Cristiano Ronaldo está hecho para ganar. Por lo civil o por lo criminal. No concibe la derrota como una posibilidad a sus 34 años y pese al palmarés que ostenta. Una cualidad que su técnico, Massimiliano Allegri, alavó tras la derrota ante la Roma del pasado fin de semana: "Solo se divierte si gana. Es más fuerte que los demás a nivel mental. Cada día encuentra una meta personal. Es realmente difícil para un jugador que ha ganado lo que ha ganado a los 34 años encontrar un nuevo objetivo".

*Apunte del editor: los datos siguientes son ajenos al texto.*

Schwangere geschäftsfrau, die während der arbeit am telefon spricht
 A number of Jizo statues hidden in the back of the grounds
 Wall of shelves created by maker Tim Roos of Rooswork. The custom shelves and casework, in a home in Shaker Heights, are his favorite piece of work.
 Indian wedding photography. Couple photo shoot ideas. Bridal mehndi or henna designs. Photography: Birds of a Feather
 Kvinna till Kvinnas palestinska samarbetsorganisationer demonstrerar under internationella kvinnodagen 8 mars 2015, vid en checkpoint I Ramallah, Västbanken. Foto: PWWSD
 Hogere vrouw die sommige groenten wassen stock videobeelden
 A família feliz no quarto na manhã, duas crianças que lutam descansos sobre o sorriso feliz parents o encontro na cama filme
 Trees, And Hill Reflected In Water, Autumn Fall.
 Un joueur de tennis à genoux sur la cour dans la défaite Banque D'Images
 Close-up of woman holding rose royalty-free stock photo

Una cualidad envidiable, pero que a veces le ha dejado en evidencia. Abandonó el Real Madrid de forma inesperada en busca de un nuevo reto y con una hemeroteca repleta de imágenes de rabia, indignación y frustración en las derrotas, especialmente contra el Barça, pero su carácter no ha cambiado en la Juventus

Retratado

Un carácter que, en ocasiones, sobrepasa la soberbia y la mala educación y que, con la Liga ya ganada desde hace jornadas, Cristiano volvió a dejar su imagen muy tocada ante el conjunto de la capital italiana. Con el 0-0 en el marcador, el crack portugués se burló de Florenzi por su estatura tras un choque.

Una burla que se le giró en contra cuando el capitán de la Roma marcó el tanto que adelantó a los locales en la victoria. Asimismo, Cristiano se quedó sin ver portería y se alejó definitivamente, a falta de dos jornadas, del pichichi del torneo italiano.